I didn’t write anything at all last year. Not here at least. I’m not entirely sure why to be honest. It certainly isn’t because my life hasn’t been interesting. I think maybe it’s just become only interesting to me. Or that’s how it’s felt.
I also often feel like I’m being disingenuous, because typically my writing has always been very personal, and putting it online for people to read and pass judgement over filled me with horror. I’ve always sort of brushed things under the carpet. Things that feel too personal, or like I will be judged badly because of my honesty.
I’m at a place in my life now, where other people’s opinions of me no longer matter. I’m almost 40 and I can’t believe that I’ve come all this way only to still feel shame and fear over certain aspects of who I am.
I know that I write my best stuff when I’m being honest, and I kind of needed a really huge kick in the butt to get myself organised. I also needed some inspiration, a change of scenery – because moving to Australia wasn’t enough apparently. So my husband took me to the Philippines and it was amazing.
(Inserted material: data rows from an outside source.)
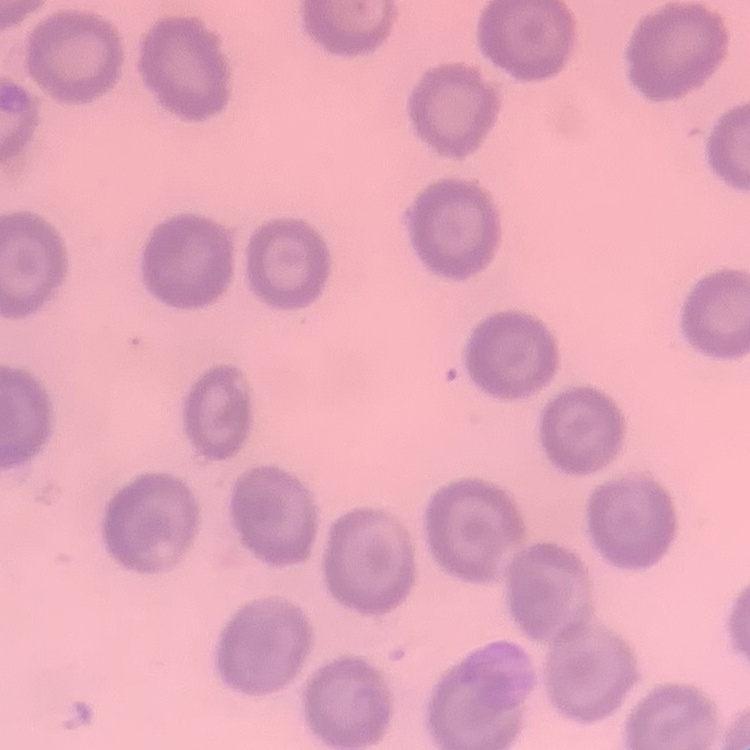
Summary:
  - Red blood cell morphology: no rouleaux formation
  - Image type: square crop of a larger photomicrograph
  - Stain: Field's or Giemsa
  - Preparation: thin blood smearState the blood parasite species.
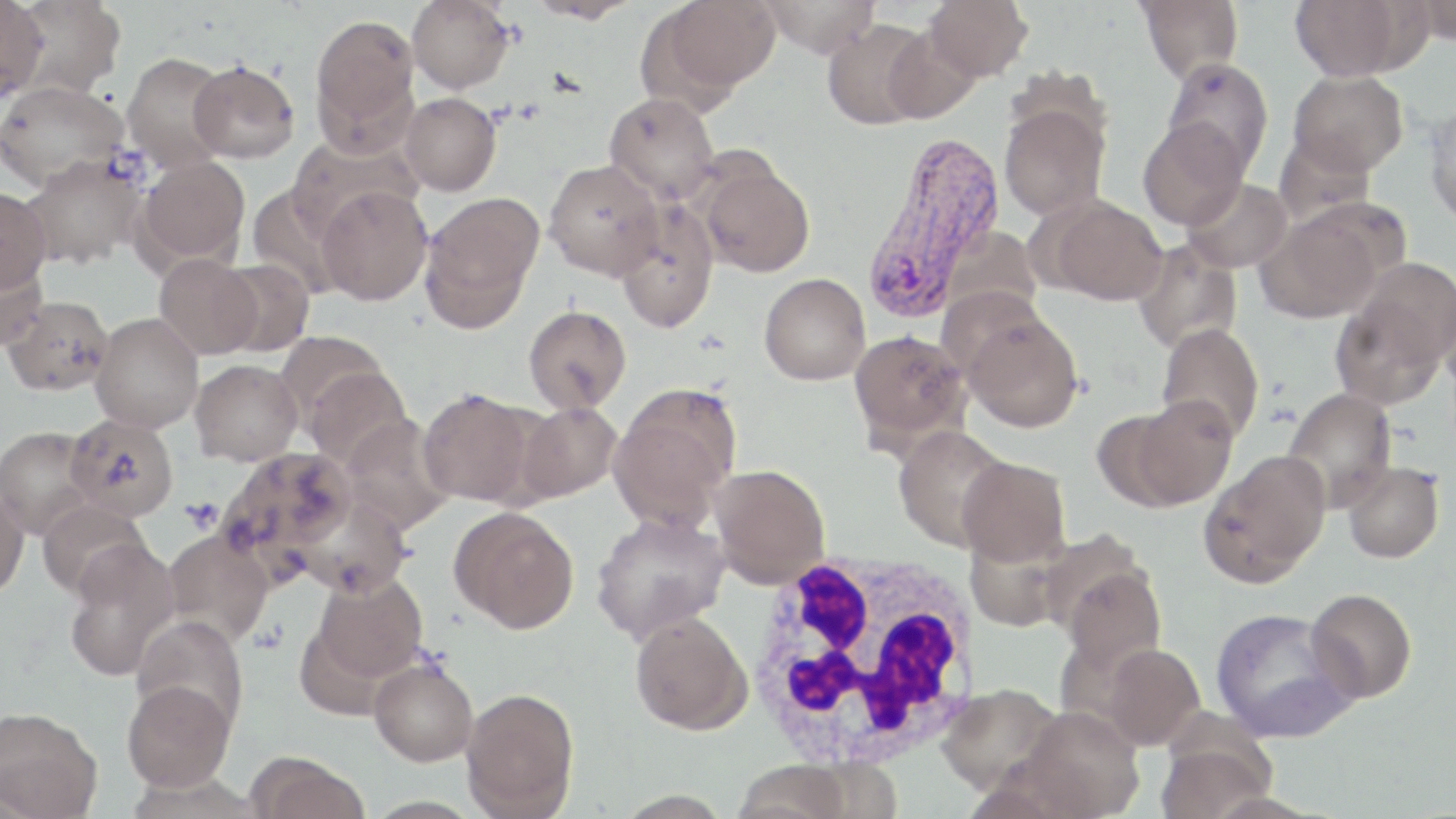

Plasmodium vivax.

modality = light microscopy
magnification = 1000x
image size = 1456×819 pixels
Plasmodium vivax-infected red blood cell locations = approximate bounding boxes as (x1, y1, x2, y2) in pixels: (860, 129, 1008, 324)
platelet locations = approximate bounding boxes as (x1, y1, x2, y2) in pixels: (180, 499, 223, 532)
preparation = thin blood smear
stain = May-Grünwald-Giemsa
field of view = one of a larger specimen
uninfected red blood cell locations = approximate bounding boxes as (x1, y1, x2, y2) in pixels: (8, 0, 127, 99), (407, 0, 515, 93), (525, 0, 638, 24), (652, 0, 781, 98), (758, 0, 881, 57), (924, 0, 1032, 81), (1135, 0, 1243, 84), (1289, 0, 1419, 80), (1411, 0, 1456, 46), (0, 1, 48, 102), (309, 13, 421, 150), (821, 18, 933, 130), (882, 26, 982, 124), (121, 53, 233, 173), (1160, 56, 1274, 175), (189, 61, 299, 163), (1288, 70, 1409, 176), (0, 81, 128, 191), (399, 92, 501, 196), (604, 92, 720, 203), (999, 103, 1110, 221), (1423, 103, 1456, 229), (1137, 117, 1249, 230), (286, 135, 421, 238), (137, 154, 250, 268), (22, 155, 147, 269), (543, 159, 665, 281), (697, 160, 815, 277), (1182, 177, 1293, 273), (246, 184, 353, 299), (316, 186, 433, 306), (0, 187, 51, 292), (418, 192, 544, 332), (1045, 196, 1168, 305), (614, 200, 720, 335), (1257, 201, 1396, 324), (941, 226, 1042, 327), (1132, 239, 1243, 355), (0, 254, 48, 350), (154, 254, 261, 359), (213, 258, 315, 357), (759, 272, 871, 385), (1331, 284, 1449, 409), (936, 286, 1053, 381), (4, 295, 114, 396), (523, 305, 632, 413), (961, 311, 1083, 432), (90, 312, 203, 433), (1156, 323, 1265, 443), (848, 330, 972, 450), (276, 331, 389, 428), (190, 359, 303, 466), (303, 366, 413, 471), (609, 386, 741, 530), (418, 388, 542, 507), (1281, 388, 1398, 513), (1117, 396, 1238, 510), (516, 401, 623, 503), (66, 413, 179, 520), (339, 414, 454, 533), (0, 425, 98, 539), (893, 426, 1011, 552), (220, 446, 358, 570), (1198, 450, 1331, 588), (956, 457, 1070, 566), (1342, 461, 1445, 564), (709, 464, 830, 588), (0, 483, 29, 600), (290, 491, 412, 598), (37, 498, 152, 600), (448, 505, 579, 634), (590, 511, 731, 645), (163, 529, 274, 644), (63, 545, 179, 683), (1059, 559, 1166, 676), (309, 572, 428, 688), (1305, 588, 1417, 703), (1209, 607, 1357, 742), (629, 610, 753, 735), (131, 615, 248, 733), (1102, 643, 1205, 749), (368, 657, 479, 767), (122, 678, 235, 792), (937, 683, 1063, 795), (460, 687, 580, 819), (1018, 706, 1145, 817), (0, 707, 103, 819), (1156, 733, 1277, 819), (245, 751, 369, 819), (733, 759, 853, 819)
white blood cell locations = approximate bounding boxes as (x1, y1, x2, y2) in pixels: (742, 546, 986, 772)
I’m half way through my second book edit, by the way. That’s still happening. I have to keep reminding myself to stop editing and thinking about everything that’s wrong with it, and just continue writing. I know what needs to be fixed, but then I think about fixing it and end up sighing in despair and putting my creative energy into other things. So the book comes along super slowly. But it comes along…so, there’s that!